### Supplied passage
From a very subjective view of the PPA for Aurora, the 150 MW rated power, 135 MW under normal operating conditions, the plant was claimed to have an alleged cost of only AU$ 650 million (US$ 457 million), and the ability to deliver 495 GWh of fully dispatchable electricity annually over 20 years. The subjective claim that fully dispatchable solar electricity could, therefore, be produced at US$ 0.061 with the specific technology circulated in the press (, 2018;, 2018; ABC News, 2017), as well as the peer review (Pitz-Paal, 2017; Lilliestam et al., 2017; Lilliestam and Pitz-Paal, 2018; Feldman and Margolis, 2018). Murphy et al. (2019) moved even further, to forecast costs of US$ 0.05 per kWh by 2030 of this specific technology based on the PPA for Aurora.

The actual costs were larger. The LGCs were valued at around AU$ 80/MWh, which was already more than double the cost. A low-interest loan of 110 million AU$ was also provided to the developer. Then, from the consumers’ perspective, there were to factor indirect costs of the larger share of unreliable electricity production in a state, South Australia, where peak power prices were already up to AU$ 14,000/MWh after the closure of the state coal-fired power plants.

The single plant of the same technology as Aurora built in the world by the same developer, Crescent Dunes, Tonopah, Nevada, USA, of 110 MW capacity net, and 10 h of molten-salt TES, had a cost of 975 million US$ in 2015 values, corresponding to 1046 million US$ at 2019 values. However, while the planned electricity generation was 500,000 MWh/year (ε = 51.89%), the actual electricity produced in the best year up to the time the PPA was signed was only 127,308 MWh/year (ε = 13.21%).

As discussed in Boretti (2019a), to expect roughly six times better electricity production per $ invested (slightly less than three times better electricity production at slightly less than half the cost) of what was built and operated, in a worse site for what concerns the direct normal irradiance (DNI), 2382 kWh/m2/yr. vs. 2671 kWh/m2/yr., and with slightly less promising plant details, 2 h shorter TES, and dry, rather than the hybrid cooling condenser, was contemptibly optimistic. No investor, therefore, decided to risk on this project, which was canceled, ABC News (2019).

### Extracted data
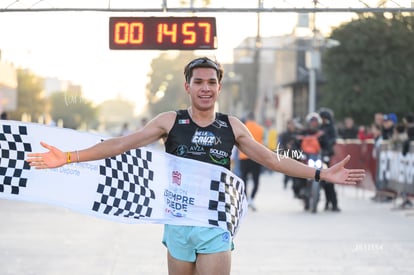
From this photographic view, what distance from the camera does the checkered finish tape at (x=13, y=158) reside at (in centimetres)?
727

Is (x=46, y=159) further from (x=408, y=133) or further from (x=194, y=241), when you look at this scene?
(x=408, y=133)

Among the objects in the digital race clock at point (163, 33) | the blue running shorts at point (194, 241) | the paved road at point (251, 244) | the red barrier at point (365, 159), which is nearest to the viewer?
the blue running shorts at point (194, 241)

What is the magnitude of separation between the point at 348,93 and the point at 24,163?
45488 millimetres

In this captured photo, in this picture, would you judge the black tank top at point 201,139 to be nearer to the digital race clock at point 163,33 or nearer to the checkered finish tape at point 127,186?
the checkered finish tape at point 127,186

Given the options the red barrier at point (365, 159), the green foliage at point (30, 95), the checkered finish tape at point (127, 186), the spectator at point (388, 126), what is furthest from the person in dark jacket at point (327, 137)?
the green foliage at point (30, 95)

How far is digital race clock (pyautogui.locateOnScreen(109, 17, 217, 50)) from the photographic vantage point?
14.4 m

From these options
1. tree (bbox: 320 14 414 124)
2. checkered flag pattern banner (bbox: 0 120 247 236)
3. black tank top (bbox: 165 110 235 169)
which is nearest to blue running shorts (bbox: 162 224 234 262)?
checkered flag pattern banner (bbox: 0 120 247 236)

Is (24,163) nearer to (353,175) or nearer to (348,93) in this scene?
(353,175)

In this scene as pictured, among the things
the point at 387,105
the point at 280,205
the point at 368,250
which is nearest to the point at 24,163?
the point at 368,250

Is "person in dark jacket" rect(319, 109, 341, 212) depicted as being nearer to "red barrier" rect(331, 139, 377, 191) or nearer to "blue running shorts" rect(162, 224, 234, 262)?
"red barrier" rect(331, 139, 377, 191)

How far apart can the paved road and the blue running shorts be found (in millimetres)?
3571

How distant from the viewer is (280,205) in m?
19.4

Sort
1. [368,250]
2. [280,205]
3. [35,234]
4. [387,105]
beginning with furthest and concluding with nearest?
[387,105] < [280,205] < [35,234] < [368,250]

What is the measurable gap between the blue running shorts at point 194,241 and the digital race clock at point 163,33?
858cm
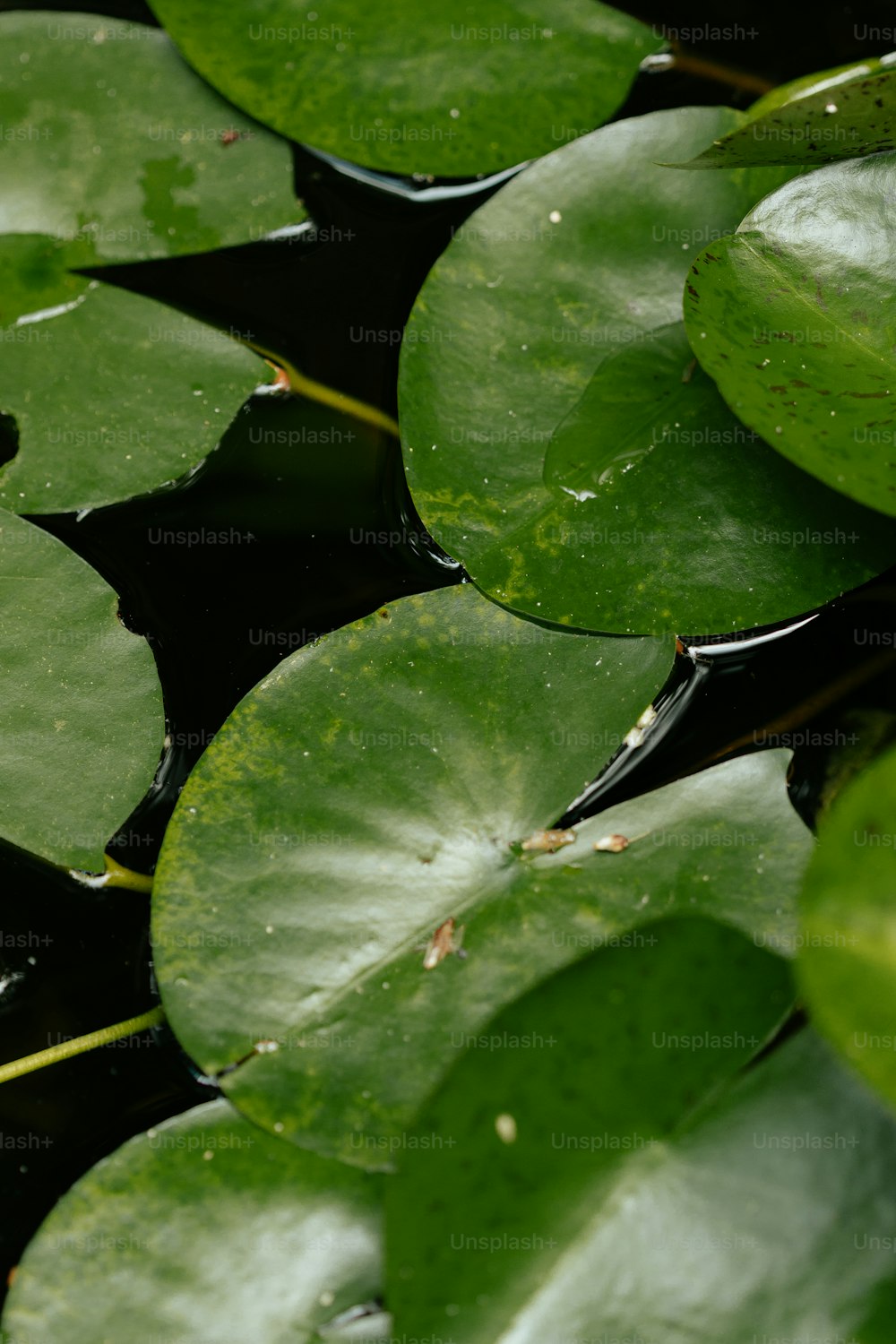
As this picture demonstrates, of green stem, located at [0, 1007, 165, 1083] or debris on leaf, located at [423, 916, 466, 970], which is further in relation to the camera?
green stem, located at [0, 1007, 165, 1083]

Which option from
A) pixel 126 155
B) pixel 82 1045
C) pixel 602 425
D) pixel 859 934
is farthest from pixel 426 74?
pixel 82 1045

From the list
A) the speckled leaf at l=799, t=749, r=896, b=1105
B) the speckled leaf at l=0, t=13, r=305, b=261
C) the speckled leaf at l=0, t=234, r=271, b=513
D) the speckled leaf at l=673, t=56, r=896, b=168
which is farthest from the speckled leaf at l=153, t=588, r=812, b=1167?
the speckled leaf at l=0, t=13, r=305, b=261

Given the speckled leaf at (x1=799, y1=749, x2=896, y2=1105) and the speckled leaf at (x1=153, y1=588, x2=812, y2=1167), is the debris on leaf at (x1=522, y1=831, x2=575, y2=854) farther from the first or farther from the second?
the speckled leaf at (x1=799, y1=749, x2=896, y2=1105)

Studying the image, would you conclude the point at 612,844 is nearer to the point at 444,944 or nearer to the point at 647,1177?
the point at 444,944

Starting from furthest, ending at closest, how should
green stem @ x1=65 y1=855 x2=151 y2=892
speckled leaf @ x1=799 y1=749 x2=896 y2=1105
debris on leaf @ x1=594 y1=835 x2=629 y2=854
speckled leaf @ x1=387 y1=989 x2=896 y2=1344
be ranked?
green stem @ x1=65 y1=855 x2=151 y2=892
debris on leaf @ x1=594 y1=835 x2=629 y2=854
speckled leaf @ x1=387 y1=989 x2=896 y2=1344
speckled leaf @ x1=799 y1=749 x2=896 y2=1105

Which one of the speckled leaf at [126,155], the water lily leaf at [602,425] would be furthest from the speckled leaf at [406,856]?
the speckled leaf at [126,155]

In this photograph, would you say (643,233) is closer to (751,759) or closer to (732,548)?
(732,548)
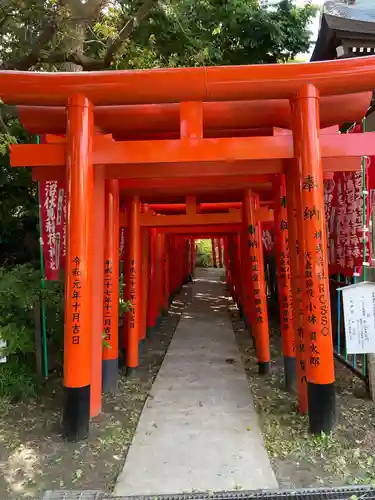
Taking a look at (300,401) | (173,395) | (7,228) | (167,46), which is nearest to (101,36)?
(167,46)

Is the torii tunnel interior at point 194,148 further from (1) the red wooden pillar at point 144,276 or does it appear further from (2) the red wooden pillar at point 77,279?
(1) the red wooden pillar at point 144,276

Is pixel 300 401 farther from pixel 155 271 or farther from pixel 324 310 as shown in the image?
pixel 155 271

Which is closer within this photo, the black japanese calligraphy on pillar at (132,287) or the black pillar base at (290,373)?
the black pillar base at (290,373)

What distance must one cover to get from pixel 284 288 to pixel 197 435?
2.42m

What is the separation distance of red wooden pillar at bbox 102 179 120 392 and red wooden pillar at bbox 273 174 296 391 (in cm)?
215

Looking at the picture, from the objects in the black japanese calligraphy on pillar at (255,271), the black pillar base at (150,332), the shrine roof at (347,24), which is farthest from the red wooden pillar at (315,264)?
the black pillar base at (150,332)

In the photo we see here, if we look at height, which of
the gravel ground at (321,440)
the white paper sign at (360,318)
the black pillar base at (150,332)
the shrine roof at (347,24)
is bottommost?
the gravel ground at (321,440)

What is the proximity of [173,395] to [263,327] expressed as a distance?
5.87 feet

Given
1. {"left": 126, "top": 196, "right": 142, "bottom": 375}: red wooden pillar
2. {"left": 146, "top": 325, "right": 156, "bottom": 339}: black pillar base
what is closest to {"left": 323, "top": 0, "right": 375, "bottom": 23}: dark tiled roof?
{"left": 126, "top": 196, "right": 142, "bottom": 375}: red wooden pillar

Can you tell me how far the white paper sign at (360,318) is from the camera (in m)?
4.06

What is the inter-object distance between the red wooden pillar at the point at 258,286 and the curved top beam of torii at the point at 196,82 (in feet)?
9.20

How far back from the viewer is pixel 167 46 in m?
8.19

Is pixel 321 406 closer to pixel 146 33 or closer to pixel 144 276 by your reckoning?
pixel 144 276

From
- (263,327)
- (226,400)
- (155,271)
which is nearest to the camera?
(226,400)
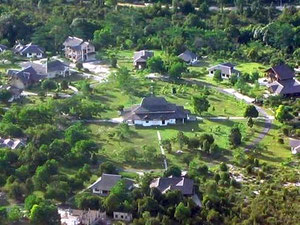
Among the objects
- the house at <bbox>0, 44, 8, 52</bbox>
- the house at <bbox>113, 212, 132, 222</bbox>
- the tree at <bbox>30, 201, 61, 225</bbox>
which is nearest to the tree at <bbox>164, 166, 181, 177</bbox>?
the house at <bbox>113, 212, 132, 222</bbox>

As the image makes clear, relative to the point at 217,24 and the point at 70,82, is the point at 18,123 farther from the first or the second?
the point at 217,24

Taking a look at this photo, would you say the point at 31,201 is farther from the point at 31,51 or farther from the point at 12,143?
the point at 31,51

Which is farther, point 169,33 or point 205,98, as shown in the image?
point 169,33

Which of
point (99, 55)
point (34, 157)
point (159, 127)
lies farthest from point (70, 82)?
point (34, 157)

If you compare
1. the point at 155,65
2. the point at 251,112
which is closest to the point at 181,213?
the point at 251,112

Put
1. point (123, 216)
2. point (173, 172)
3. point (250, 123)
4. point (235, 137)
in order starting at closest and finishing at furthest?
point (123, 216) < point (173, 172) < point (235, 137) < point (250, 123)

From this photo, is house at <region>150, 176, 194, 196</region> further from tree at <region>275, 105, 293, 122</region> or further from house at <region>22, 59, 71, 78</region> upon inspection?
house at <region>22, 59, 71, 78</region>

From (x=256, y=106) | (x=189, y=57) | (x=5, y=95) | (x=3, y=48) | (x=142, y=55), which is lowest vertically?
(x=3, y=48)
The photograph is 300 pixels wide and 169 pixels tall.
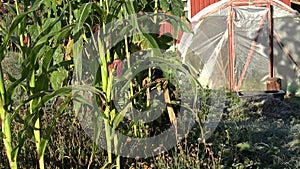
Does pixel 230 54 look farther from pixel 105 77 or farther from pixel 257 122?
pixel 105 77

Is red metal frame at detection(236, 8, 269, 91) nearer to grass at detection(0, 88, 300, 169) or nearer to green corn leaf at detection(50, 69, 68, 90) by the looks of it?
grass at detection(0, 88, 300, 169)

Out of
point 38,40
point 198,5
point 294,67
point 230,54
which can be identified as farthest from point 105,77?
point 198,5

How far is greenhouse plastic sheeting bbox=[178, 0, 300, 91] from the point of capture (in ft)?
31.7

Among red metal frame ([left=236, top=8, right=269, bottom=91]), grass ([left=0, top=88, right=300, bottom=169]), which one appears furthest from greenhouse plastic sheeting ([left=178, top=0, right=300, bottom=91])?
grass ([left=0, top=88, right=300, bottom=169])

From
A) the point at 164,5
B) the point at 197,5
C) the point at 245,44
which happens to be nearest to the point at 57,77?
the point at 164,5

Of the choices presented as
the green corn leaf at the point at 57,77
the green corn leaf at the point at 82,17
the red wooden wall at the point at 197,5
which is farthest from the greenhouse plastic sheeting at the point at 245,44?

### Task list
- a) From the passage on the Aurora solar plant, quote the part that begins at the words "The single plant" and stops after "127,308 MWh/year (ε = 13.21%).".
- b) According to the passage on the Aurora solar plant, how large was the low-interest loan given to the developer?
- c) Decide whether each statement agrees with the passage on the Aurora solar plant. Answer yes or no, and quote the words that decide it.
(i) Crescent Dunes is in Tonopah, Nevada.
(ii) The Aurora plant was to use a hybrid cooling condenser.
(iii) Investors backed the Aurora project, and it went ahead.

### Task results
- a)
The single plant of the same technology as Aurora built in the world by the same developer, Crescent Dunes, Tonopah, Nevada, USA, of 110 MW capacity net, and 10 h of molten-salt TES, had a cost of 975 million US$ in 2015 values, corresponding to 1046 million US$ at 2019 values. However, while the planned electricity generation was 500,000 MWh/year (ε = 51.89%), the actual electricity produced in the best year up to the time the PPA was signed was only 127,308 MWh/year (ε = 13.21%).

- b) It was 110 million AU$.

- c)
(i) Yes: "Crescent Dunes, Tonopah, Nevada, USA"
(ii) No: "dry, rather than the hybrid cooling condenser"
(iii) No: "No investor, therefore, decided to risk on this project, which was canceled"